Some schemes involve an exit strategy to permanently avoid tax on the gain of a straddle. We view these types of transactions as offensive; because with them taxpayers create artificial losses to reduce the amount of tax payable.
Exit strategies are usually a complex series of investments, typically organized by the individual or group running the scheme.
Be careful before becoming involved in a straddle investment
The CRA is committed to protecting taxpayers and strongly suggests that taxpayers seek advice from an independent tax professional before participating in any aggressive or high-risk activity. Independent advice should be from a tax professional who is not connected to the scheme or promoter. Individuals or groups who organize straddle schemes and exit strategies typically charge a fee based on the size of the loss the taxpayer would like to display on their tax returns.

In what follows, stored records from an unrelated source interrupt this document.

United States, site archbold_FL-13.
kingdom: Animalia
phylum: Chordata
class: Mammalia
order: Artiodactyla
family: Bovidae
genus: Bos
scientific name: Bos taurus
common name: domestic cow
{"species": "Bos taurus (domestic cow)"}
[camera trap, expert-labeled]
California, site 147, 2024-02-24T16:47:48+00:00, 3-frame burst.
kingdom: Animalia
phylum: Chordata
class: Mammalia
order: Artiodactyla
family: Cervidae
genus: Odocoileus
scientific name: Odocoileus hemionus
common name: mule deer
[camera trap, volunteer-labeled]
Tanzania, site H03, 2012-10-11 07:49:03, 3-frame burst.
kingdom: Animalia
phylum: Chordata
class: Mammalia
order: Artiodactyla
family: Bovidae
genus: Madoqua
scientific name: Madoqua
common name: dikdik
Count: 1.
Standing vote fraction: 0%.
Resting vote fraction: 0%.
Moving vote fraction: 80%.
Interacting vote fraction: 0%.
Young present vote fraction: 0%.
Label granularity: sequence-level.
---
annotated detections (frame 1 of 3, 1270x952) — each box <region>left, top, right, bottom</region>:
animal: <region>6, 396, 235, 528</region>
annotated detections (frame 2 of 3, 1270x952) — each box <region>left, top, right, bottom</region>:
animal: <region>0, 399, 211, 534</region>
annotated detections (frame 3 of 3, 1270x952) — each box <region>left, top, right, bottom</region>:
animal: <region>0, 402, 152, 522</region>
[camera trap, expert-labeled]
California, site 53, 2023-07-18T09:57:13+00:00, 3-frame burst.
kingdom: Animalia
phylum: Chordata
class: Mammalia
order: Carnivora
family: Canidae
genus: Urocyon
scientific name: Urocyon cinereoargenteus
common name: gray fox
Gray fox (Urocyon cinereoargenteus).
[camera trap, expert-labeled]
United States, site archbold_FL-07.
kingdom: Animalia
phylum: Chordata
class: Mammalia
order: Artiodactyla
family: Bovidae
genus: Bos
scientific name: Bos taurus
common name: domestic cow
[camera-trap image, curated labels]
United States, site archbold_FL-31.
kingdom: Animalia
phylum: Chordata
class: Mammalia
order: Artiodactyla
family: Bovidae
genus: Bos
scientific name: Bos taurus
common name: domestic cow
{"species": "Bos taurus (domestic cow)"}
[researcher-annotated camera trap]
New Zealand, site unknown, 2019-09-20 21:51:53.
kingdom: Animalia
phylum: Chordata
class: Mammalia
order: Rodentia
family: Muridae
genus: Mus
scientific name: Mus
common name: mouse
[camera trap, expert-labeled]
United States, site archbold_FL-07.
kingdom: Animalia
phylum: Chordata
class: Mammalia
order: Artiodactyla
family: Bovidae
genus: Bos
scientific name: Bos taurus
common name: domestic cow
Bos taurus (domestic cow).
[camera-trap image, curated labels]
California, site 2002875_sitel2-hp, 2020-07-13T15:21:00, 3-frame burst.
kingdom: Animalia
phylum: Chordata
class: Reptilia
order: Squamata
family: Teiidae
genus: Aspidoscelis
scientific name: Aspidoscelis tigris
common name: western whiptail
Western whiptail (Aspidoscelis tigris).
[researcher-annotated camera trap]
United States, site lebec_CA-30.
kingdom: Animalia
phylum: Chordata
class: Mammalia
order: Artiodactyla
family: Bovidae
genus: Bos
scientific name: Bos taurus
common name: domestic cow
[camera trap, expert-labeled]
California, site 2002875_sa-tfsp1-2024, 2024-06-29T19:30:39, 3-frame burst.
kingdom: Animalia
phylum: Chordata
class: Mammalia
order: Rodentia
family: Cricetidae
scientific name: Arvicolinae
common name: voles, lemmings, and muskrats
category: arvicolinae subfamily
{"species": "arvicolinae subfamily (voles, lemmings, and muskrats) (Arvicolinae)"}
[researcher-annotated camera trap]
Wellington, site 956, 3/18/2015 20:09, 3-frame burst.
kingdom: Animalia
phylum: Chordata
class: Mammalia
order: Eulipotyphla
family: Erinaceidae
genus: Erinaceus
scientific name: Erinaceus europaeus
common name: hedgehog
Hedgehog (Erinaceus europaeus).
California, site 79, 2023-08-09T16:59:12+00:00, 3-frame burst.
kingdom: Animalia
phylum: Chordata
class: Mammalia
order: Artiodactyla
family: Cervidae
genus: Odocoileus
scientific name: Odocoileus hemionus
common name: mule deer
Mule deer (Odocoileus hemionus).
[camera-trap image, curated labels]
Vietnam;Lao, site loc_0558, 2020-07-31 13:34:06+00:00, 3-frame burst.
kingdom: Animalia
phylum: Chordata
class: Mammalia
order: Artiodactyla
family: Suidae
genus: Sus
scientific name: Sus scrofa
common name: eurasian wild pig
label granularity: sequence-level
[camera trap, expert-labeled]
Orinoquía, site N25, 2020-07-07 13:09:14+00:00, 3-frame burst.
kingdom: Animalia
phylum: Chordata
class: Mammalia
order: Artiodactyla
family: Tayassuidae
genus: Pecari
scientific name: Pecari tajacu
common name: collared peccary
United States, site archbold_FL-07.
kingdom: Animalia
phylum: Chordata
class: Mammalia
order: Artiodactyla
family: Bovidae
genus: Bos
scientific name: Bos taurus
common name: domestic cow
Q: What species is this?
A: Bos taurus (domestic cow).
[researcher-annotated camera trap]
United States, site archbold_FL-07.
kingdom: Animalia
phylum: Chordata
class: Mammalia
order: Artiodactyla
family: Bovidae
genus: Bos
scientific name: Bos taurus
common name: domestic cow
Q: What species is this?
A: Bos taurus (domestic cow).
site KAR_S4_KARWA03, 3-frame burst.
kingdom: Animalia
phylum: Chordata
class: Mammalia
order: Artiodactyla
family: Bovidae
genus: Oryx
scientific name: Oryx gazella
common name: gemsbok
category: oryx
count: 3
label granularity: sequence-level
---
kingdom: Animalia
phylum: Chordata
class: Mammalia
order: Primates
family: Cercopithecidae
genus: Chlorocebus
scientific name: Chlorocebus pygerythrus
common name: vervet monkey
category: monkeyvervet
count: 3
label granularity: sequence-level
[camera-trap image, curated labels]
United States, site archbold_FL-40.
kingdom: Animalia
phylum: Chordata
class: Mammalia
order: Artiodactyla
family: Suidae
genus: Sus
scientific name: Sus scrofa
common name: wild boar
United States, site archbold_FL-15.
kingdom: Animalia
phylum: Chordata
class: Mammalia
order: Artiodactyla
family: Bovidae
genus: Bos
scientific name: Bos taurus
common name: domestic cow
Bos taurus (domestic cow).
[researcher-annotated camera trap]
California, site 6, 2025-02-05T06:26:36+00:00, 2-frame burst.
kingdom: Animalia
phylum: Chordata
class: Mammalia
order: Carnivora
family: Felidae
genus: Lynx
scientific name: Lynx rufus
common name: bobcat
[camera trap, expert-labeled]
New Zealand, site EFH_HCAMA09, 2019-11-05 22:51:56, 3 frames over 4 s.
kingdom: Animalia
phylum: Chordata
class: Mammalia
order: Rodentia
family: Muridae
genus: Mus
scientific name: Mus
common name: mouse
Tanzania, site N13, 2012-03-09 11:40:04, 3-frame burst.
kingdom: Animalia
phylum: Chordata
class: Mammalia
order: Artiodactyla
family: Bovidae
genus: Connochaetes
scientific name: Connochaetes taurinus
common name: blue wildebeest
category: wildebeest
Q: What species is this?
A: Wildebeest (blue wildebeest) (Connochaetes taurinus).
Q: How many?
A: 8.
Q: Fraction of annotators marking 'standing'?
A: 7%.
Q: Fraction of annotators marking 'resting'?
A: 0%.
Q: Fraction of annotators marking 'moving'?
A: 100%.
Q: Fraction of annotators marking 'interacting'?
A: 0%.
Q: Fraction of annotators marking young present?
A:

Your actions may have serious consequences
Organizers and facilitators of tax schemes, as well as those who participate may face serious consequences, including penalties, court fines, and even jail time.
People who avoid or evade taxes take resources away from social programs that benefit all Canadians.
All taxpayers, including those who pay tax experts to prepare their income tax and benefit return, are legally responsible for the accuracy of their return.
Remember: It’s your responsibility to keep proof to support any claim you make.
What can you do?
The CRA encourages all Canadians to seek an independent second opinion from a reputable tax professional on important tax matters.
If you suspect tax evasion, you can report it online by visiting canada.ca/taxes-leads or by contacting the Informant Leads Centre at 1-866-809-6841. The CRA will act to protect your identity. Also, you can give information anonymously.
You are welcome to correct your tax affairs through the Voluntary Disclosures Program at: canada.ca/taxes-voluntary-disclosures.